* Required tasks *
1. Reproduce the passage on exoskeleton research word for word, beginning at the words "Jakubowski will work" and stopping after "a person’s balance.".
2. Resume the passage on exoskeleton research, picking up right after its final sentence.

* Text shown *
------
Jakubowski will work on assistive technology and robotics to aid impaired mobility with Lena Ting, McCamish Foundation Distinguished Chair in the Coulter Department, Gregory Sawicki, associate professor in the George W. Woodruff School of Mechanical Engineering at Tech, and Aaron Young, assistant professor in the Woodruff School. Specifically, Jakubowski is developing algorithms for powered exoskeletons to improve a person’s balance.
“Think Iron Man, but smaller,” Jakubowski said. “It’s not a full suit, but it is external to the wearer and provides powered assistance to them.”
Jakubowski will be splitting her time between her advisors’ labs at Tech and Emory. “The resources for assistive technology here are unparalleled,” she said. “I’ve already felt so supported by everyone around me. There’s space here to do some really cool, innovative research.”
------
* Extracted records *
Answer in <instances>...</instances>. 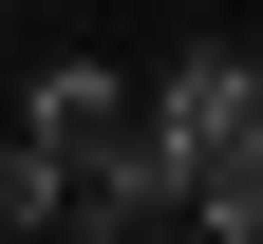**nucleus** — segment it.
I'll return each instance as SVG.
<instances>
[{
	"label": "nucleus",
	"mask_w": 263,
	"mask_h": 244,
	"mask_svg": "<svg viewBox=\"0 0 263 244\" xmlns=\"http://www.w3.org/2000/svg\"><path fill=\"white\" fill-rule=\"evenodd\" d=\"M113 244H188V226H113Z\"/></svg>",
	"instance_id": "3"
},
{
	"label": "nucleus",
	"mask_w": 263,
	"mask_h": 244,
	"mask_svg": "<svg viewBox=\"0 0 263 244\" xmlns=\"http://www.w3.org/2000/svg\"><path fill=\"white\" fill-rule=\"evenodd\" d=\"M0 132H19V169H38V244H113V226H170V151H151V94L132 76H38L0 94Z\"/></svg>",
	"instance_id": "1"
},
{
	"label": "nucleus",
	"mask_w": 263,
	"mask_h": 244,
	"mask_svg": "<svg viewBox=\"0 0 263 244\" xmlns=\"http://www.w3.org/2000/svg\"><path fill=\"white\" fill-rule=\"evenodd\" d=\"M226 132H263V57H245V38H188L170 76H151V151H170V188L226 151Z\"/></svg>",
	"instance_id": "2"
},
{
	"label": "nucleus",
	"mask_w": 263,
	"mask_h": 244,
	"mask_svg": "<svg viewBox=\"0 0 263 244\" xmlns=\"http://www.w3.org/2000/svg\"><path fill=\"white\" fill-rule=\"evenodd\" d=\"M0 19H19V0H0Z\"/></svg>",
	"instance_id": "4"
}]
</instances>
------
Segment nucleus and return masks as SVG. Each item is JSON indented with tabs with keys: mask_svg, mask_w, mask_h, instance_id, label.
------
* Answers for the exercise *
1.
Jakubowski will work on assistive technology and robotics to aid impaired mobility with Lena Ting, McCamish Foundation Distinguished Chair in the Coulter Department, Gregory Sawicki, associate professor in the George W. Woodruff School of Mechanical Engineering at Tech, and Aaron Young, assistant professor in the Woodruff School. Specifically, Jakubowski is developing algorithms for powered exoskeletons to improve a person’s balance.

2.
Although Jakubowski doesn’t play hockey competitively anymore, she said her experience as a student-athlete shaped both the research she pursues and the mentality with which she approaches it. Between juggling school and athletics, she learned to manage her time, take breaks when needed, and persevere through losses and injuries.
“Fellowships like the eFellows program don’t have very high acceptance rates,” she said. “You don’t get every grant or award you apply for. But I had learned that failing at something doesn’t make me a failure, and I had the perseverance to keep trying.”